5.2     UML Sequence Diagram – Farm-to-Fork
The Sequence Diagram is modeled because it shows the order in which the activities
occur. As already mentioned previously, this is especially useful for SC processes. The
Farm-to-Fork Sequence Diagram is depicted in Figure 6.
    With every blockchain return message ‘Verification of data’, an alternative fragment
should take place, which defines what happens if the verification is successful and what
happens if it isn’t. However, for simplicity reasons in Figure 6, this alternative (or alt-)
fragment is only explicitly modeled for the first occurrence where the blockchain wants
to verify data (i.e. at the farmer’s data entry). Thus, although not explicitly modeled,
this alt-fragment takes place every time the blockchain wants to verify data.
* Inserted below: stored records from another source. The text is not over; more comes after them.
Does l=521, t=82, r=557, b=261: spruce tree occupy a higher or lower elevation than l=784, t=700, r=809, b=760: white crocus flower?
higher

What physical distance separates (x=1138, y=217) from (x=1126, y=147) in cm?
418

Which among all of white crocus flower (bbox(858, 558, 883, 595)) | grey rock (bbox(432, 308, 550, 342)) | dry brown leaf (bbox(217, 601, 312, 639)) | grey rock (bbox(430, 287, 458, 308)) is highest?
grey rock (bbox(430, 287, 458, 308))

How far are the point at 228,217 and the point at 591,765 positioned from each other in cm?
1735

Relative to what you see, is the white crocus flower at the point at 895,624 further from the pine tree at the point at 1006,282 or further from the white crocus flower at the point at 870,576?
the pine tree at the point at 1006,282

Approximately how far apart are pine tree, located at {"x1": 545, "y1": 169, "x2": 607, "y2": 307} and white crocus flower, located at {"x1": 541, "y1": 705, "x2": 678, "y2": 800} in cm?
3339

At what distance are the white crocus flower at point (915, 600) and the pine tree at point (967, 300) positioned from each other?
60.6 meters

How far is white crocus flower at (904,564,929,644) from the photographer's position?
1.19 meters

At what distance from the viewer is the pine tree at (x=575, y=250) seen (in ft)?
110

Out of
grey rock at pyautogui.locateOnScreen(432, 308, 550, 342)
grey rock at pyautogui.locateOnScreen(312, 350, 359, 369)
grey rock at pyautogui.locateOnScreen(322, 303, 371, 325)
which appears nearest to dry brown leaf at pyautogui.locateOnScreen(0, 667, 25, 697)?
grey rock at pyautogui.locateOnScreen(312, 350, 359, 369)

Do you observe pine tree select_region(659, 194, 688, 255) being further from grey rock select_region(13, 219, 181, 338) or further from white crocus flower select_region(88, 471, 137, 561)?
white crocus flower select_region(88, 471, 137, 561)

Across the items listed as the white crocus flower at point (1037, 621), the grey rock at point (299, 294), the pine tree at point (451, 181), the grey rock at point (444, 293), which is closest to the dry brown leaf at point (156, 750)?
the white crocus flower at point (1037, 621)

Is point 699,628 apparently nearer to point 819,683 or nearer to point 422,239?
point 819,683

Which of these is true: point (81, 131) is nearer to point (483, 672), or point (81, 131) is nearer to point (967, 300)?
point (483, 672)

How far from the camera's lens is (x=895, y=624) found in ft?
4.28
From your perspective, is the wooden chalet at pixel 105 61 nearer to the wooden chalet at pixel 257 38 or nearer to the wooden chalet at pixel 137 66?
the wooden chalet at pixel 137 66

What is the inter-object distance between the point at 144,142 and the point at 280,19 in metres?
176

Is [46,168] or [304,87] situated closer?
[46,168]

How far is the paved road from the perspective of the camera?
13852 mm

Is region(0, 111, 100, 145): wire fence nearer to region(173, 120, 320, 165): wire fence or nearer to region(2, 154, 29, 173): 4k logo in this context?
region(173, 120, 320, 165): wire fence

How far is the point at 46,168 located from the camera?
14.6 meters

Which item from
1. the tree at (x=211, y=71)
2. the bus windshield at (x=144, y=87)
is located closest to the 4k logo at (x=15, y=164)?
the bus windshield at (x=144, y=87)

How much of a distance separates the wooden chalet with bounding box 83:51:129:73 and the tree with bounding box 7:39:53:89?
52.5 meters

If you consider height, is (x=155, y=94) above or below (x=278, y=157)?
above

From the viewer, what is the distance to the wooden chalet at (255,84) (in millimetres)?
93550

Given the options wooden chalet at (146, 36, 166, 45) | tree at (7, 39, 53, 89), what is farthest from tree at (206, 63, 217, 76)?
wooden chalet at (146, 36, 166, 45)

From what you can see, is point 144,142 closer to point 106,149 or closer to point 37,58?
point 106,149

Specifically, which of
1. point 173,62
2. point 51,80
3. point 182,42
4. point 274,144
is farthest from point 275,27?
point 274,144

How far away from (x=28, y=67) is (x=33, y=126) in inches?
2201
    As mentioned before, the transporter can use an IoT device to automatically save
and send transportation data to the blockchain. This proposed IoT device is also in-
cluded in the Sequence Diagram to show the effects of the implementation. Finally,
at the bottom, a loop is included. This represents the quality requirement updates that
the supermarket can repeatedly implement whenever a new (local or global) optimum
is found for the process conditions (e.g. by using business intelligence tools). More
illustrations of sequence diagrams in the context of blockchain use cases (on the raft
consensus and customer access) can be found in Appendix III.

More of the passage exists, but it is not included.